- Try it
Each line below from the "scientific name: Bos taurus" line through the "category: unidentified bird" line, those two included, must be restated word for word; the pictures must not be.

Stored items
--- START ---

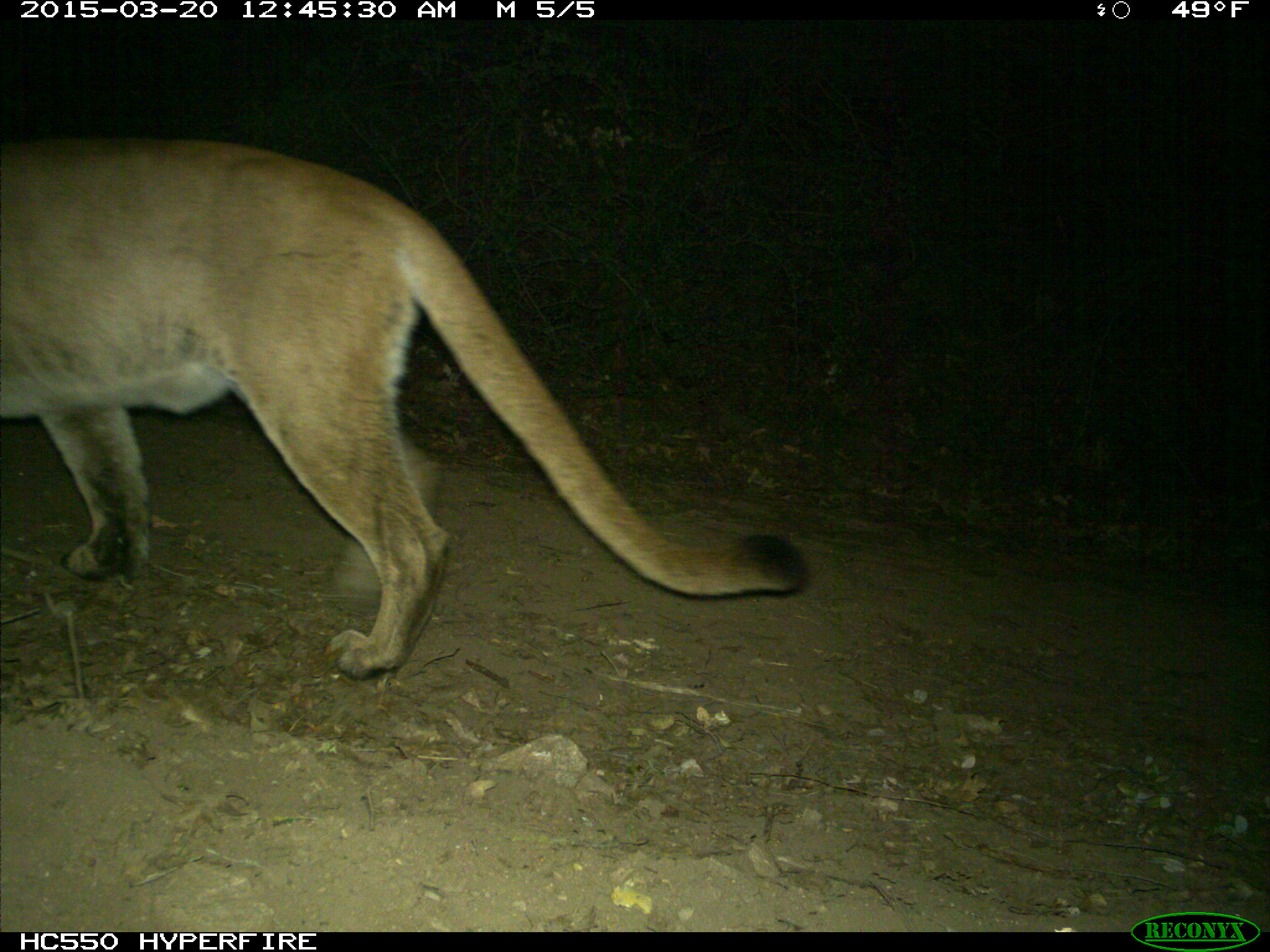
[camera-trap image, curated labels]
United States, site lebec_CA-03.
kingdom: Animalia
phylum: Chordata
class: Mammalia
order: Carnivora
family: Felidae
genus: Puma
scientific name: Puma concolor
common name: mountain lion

--- END ---
--- START ---

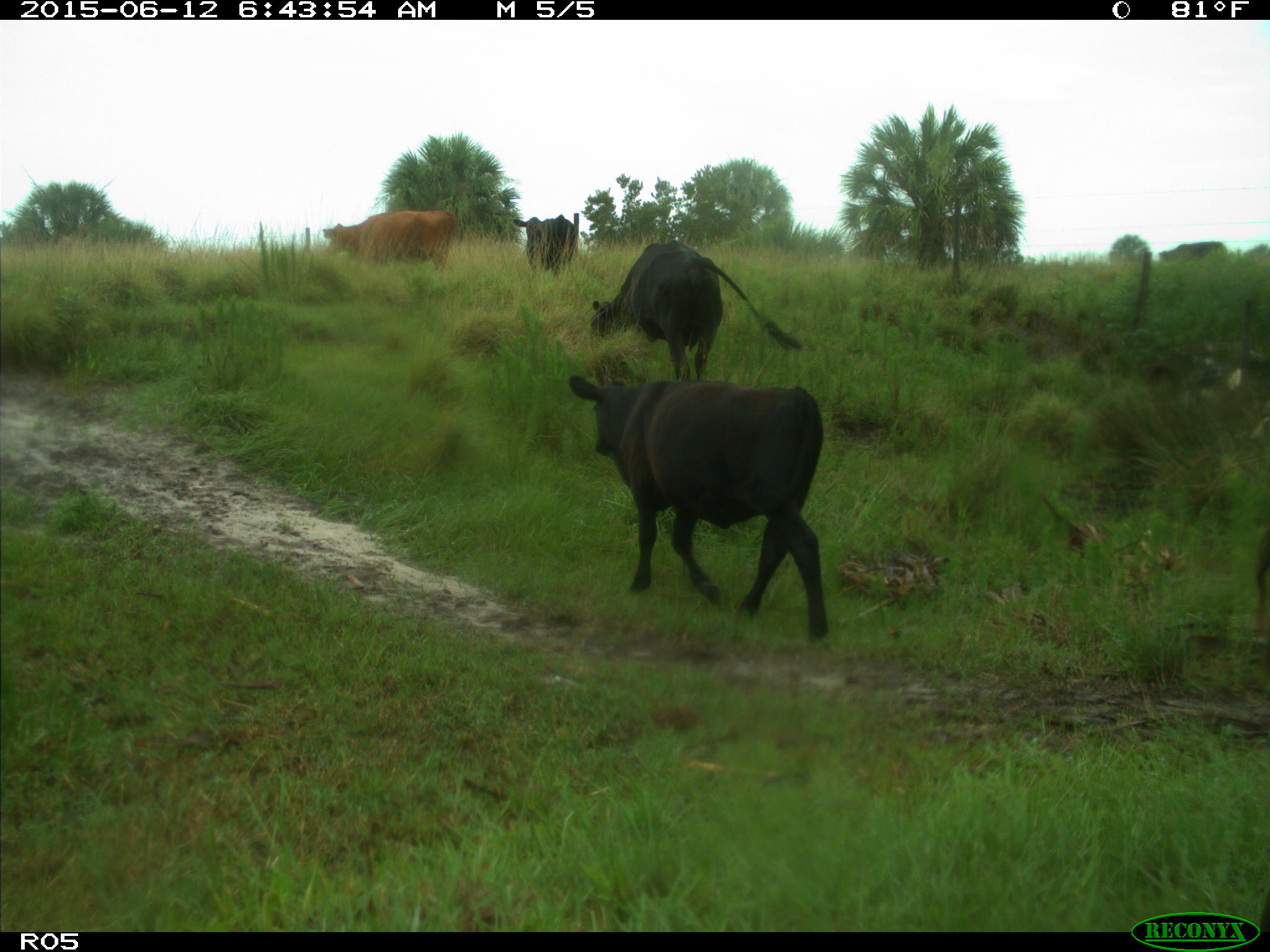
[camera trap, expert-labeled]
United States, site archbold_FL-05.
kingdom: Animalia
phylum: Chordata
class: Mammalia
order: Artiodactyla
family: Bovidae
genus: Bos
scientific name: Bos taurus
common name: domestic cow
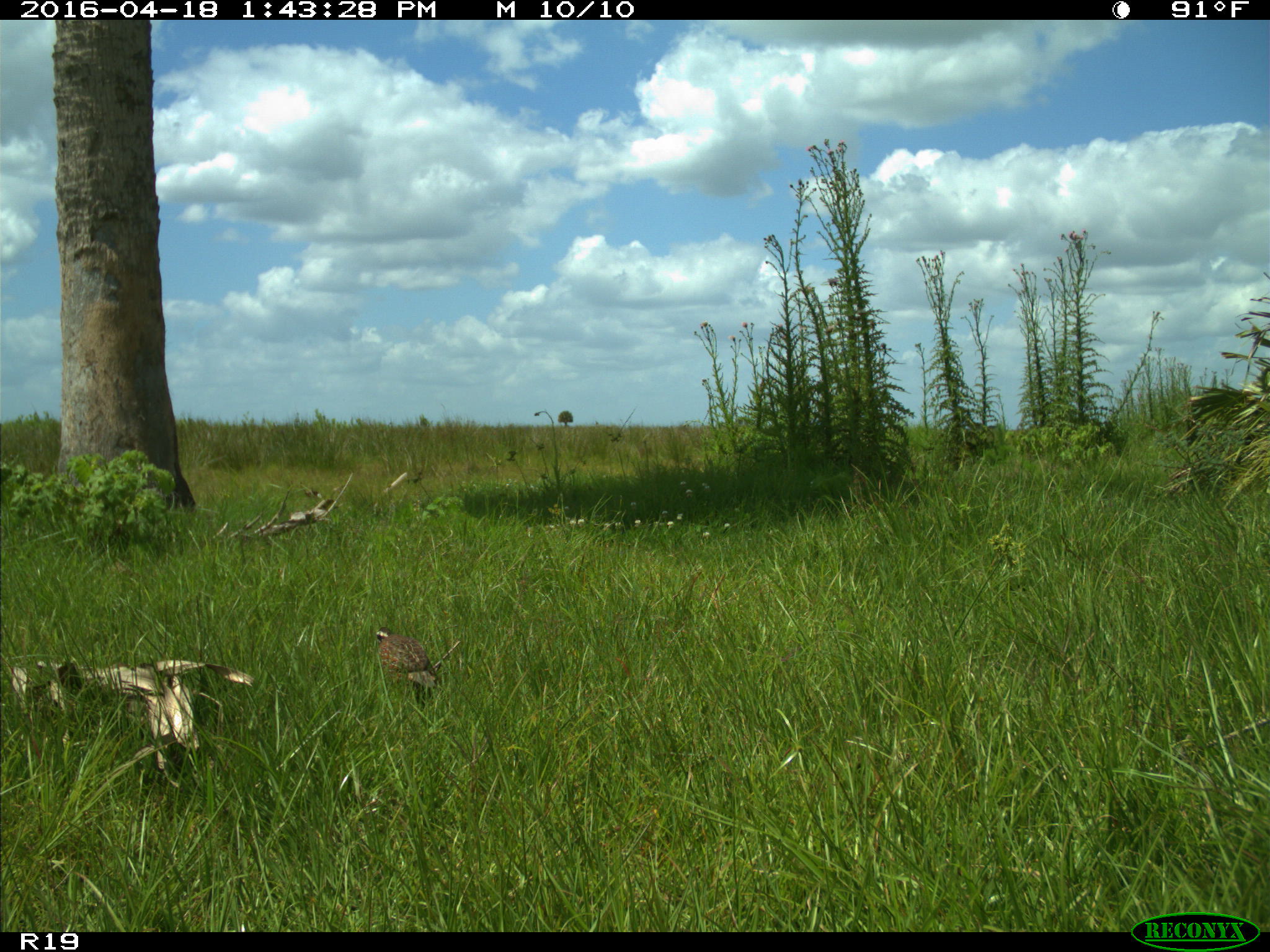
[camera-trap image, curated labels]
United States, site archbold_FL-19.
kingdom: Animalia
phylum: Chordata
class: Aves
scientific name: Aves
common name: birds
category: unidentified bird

--- END ---

- The completed task
scientific name: Bos taurus
common name: domestic cow
[camera-trap image, curated labels]
United States, site archbold_FL-19.
kingdom: Animalia
phylum: Chordata
class: Aves
scientific name: Aves
common name: birds
category: unidentified bird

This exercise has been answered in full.